Analysts view: A Sunday debt deal looks less likely

NEW YORK (Reuters) - House of Representatives Speaker John Boehner on Sunday told his fellow Republicans that "there is a path" to cut U.S. spending and raise the debt ceiling, but it will require his party to accept sacrifices, according to two sources who heard his message.

On a conference call, Boehner said he does not think it is possible to negotiate a large spending-cut deal directly with the White House, the sources said.



"I think markets are going to take a wait-and-see attitude. Swiss franc was stronger across the board but it is nowhere near the type of panic we've seen in the past. Markets are still hoping some deal is going to get done. The dollar is under mild pressure, but we don't see severe panic. If by the end of the day tomorrow there's no progress, though, that's when anxiety is going to escalate. For now, there's still a shred of hope. IF they go that route and the debt ceiling is lifted, there will be a relief rally but it could be very short-lived, especially if the ratings agencies act on a downgrade. If they don't produce a substantive deal like the Europeans did, it could get messy."


"Last I heard there's going to be nothing today, no compromise between Boehner and Obama, and that the Republicans will try and come up with something tomorrow. I suspect the initial reaction in markets will not be happy. I don't think they'll go into a panic because they'll wait to see what happens tomorrow, but we were hoping that by the open of Asian markets they would accomplish something. The reaction will be negative, but not hugely negative unless there's no change by the close of business tomorrow.

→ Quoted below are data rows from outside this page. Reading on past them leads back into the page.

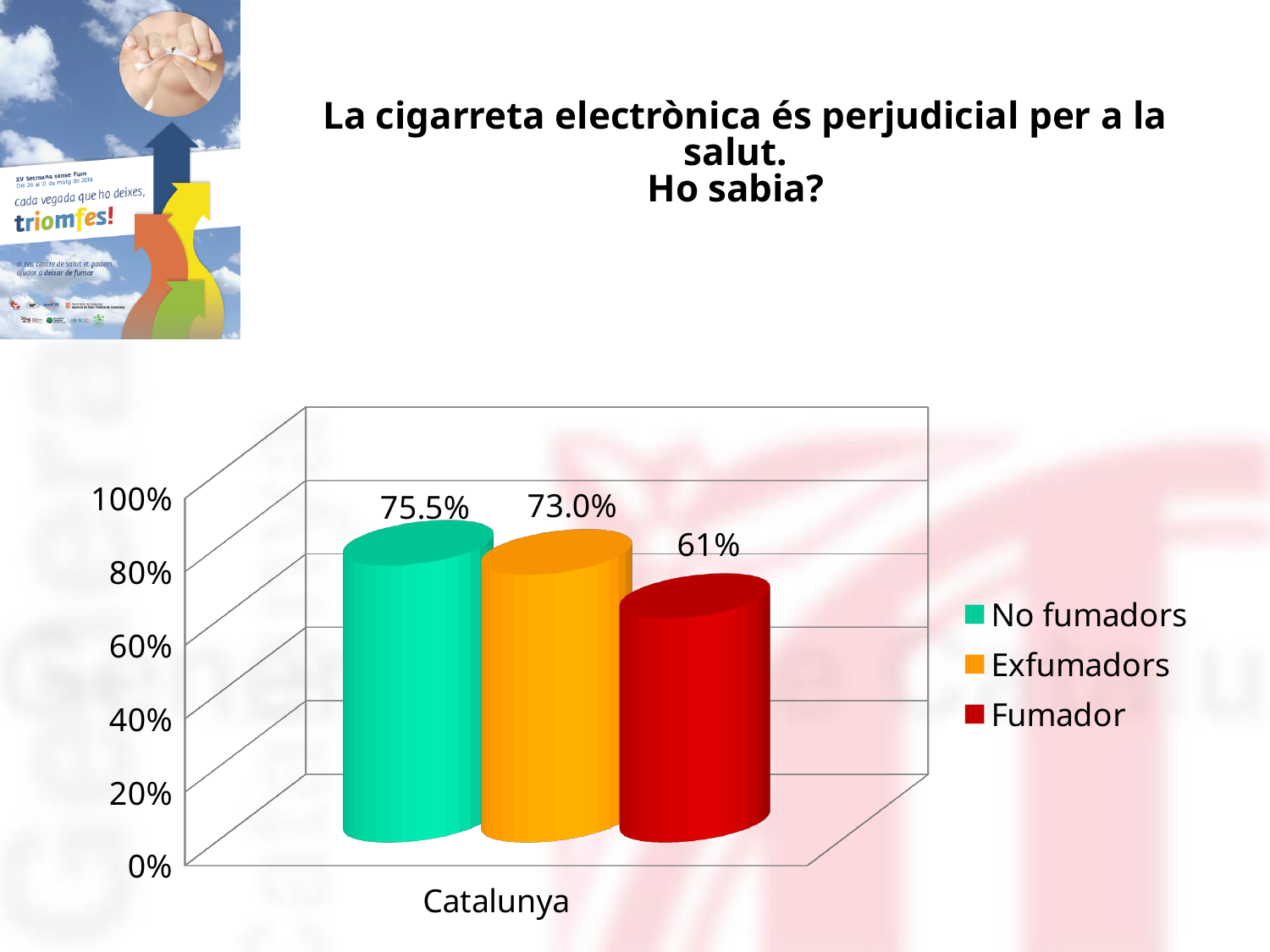
What is the value for Exfumadors in Catalunya? 73.0% What kind of chart is shown on the slide? bar chart What is the value for Fumador in Catalunya? 61% Which is larger, the value for Exfumadors or the value for Fumador? Exfumadors What is the difference between the Exfumadors and Fumador values? 12.0% How many series does the legend list? 3 What is the category label on the x axis of the chart? Catalunya What is the value for No fumadors in Catalunya? 75.5% Which series has the highest value? No fumadors What is the difference between the No fumadors and Fumador values? 14.5% Is the value for Fumador greater or less than 80%? less Which series has the lowest value? Fumador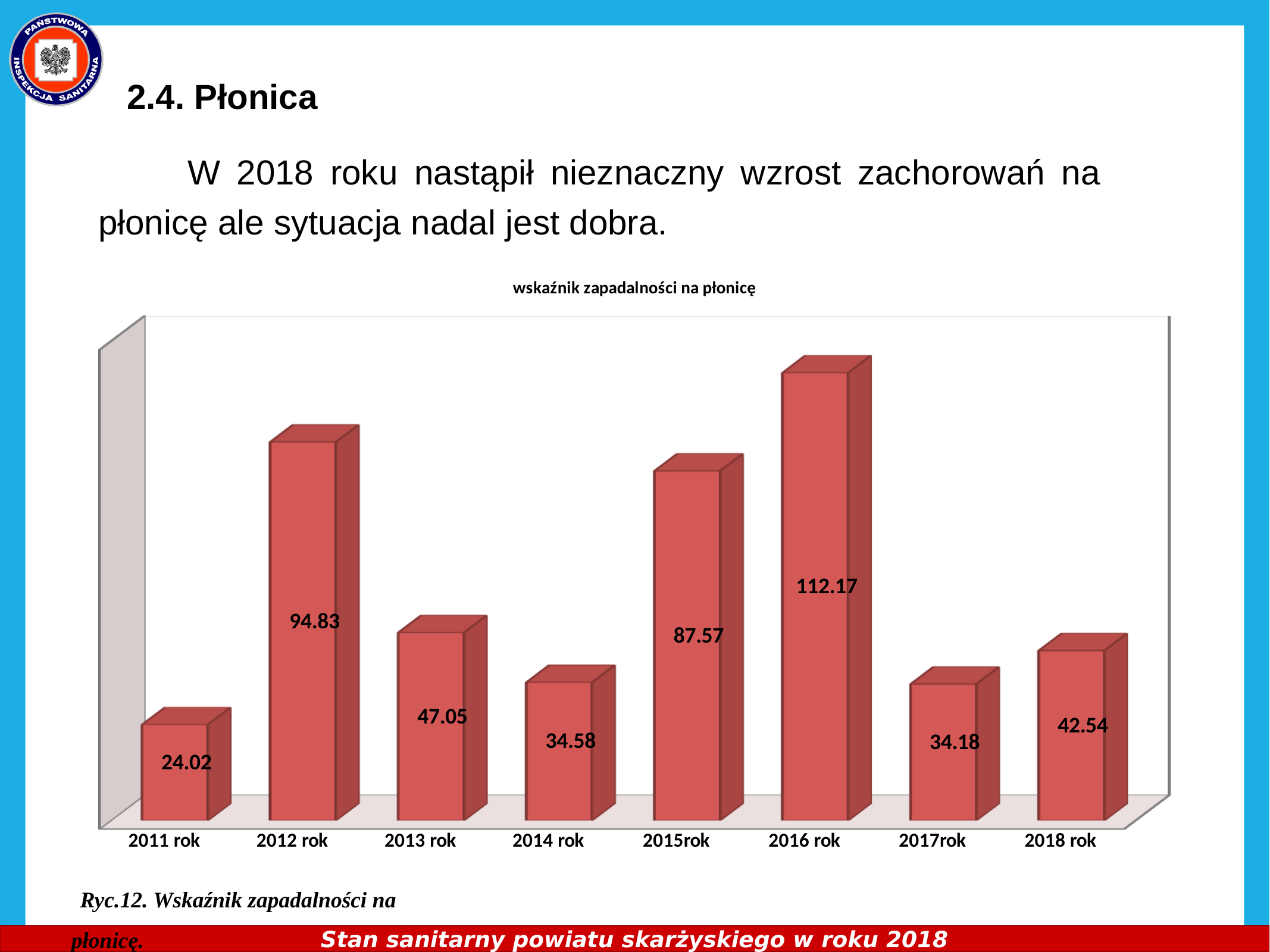
What kind of chart is shown on the slide? bar chart What is the difference between the values for 2018 rok and 2017rok? 8.36 Which year has the highest value in the chart? 2016 rok Which year has the lowest value in the chart? 2011 rok Which is larger, the value for 2012 rok or the value for 2015rok? 2012 rok What is the value for 2018 rok in the chart? 42.54 How many years are shown on the x axis of the chart? 8 What is the value for 2011 rok in the chart? 24.02 What is the difference between the values for 2016 rok and 2011 rok? 88.15 What is the value for 2015rok in the chart? 87.57 Which is larger, the value for 2013 rok or the value for 2018 rok? 2013 rok What is the title of the chart? wskaźnik zapadalności na płonicę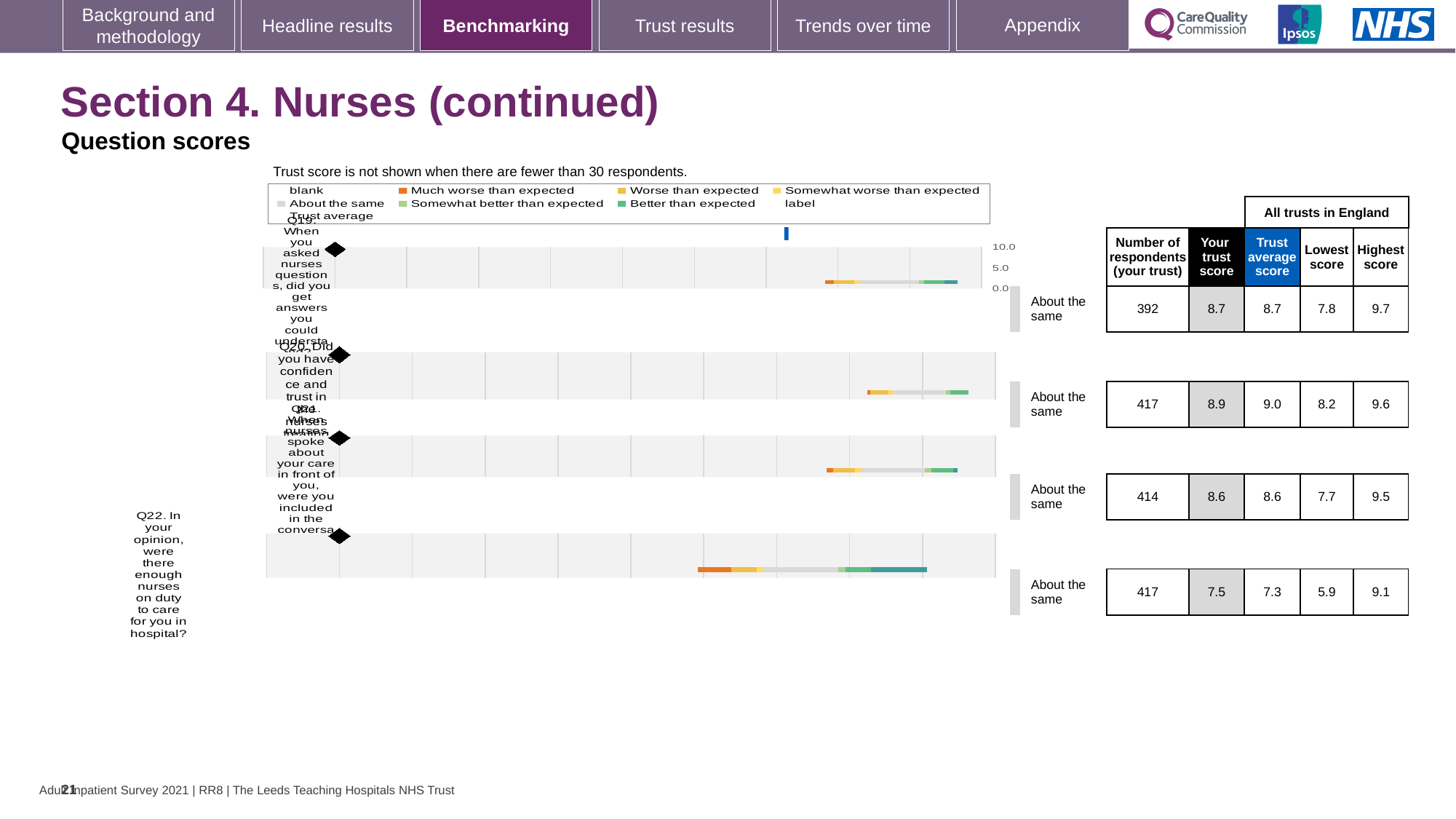
What is the lowest score across all trusts in England for Q22? 5.9 What is the number of respondents for Q19? 392 Which question has the highest 'Your trust score'? Q20 What is the trust average score for Q20 (confidence and trust in nurses)? 9.0 Is the trust score for Q22 greater or less than 5.0? greater Which question has the lowest 'Your trust score'? Q22 What is the difference between the highest score and the lowest score for Q22? 3.2 How many survey questions are plotted on the chart? 4 What is the highest score across all trusts in England for Q21? 9.5 For Q20, which is larger: the trust's own score or the trust average score? Trust average score What benchmark category is shown for all four questions? About the same What is the 'Your trust score' for Q22 (enough nurses on duty)? 7.5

"Corporate earnings are good for the moment, and the market is assuming the Greek package will work for a few months and that somehow the U.S. package will get done. So markets are focusing on earnings, which are pretty good. Still, markets have the potential to be disappointed in a major kind of way. A default and downgrades are both concerns, but a default is more serious. It has the potential to be like Lehman on steroids, as Larry Summer said. It is a very serious near-term issue, even if markets are still assuming it won't happen. Of course there's no way to forecast what will happen. There are a lot of possibilities, between a default, some kind of deal from the House and Senate that gives Obama cover and that he can accept, or a proposal that he can't accept. It's too early to tell, but a default is not priced into markets right now."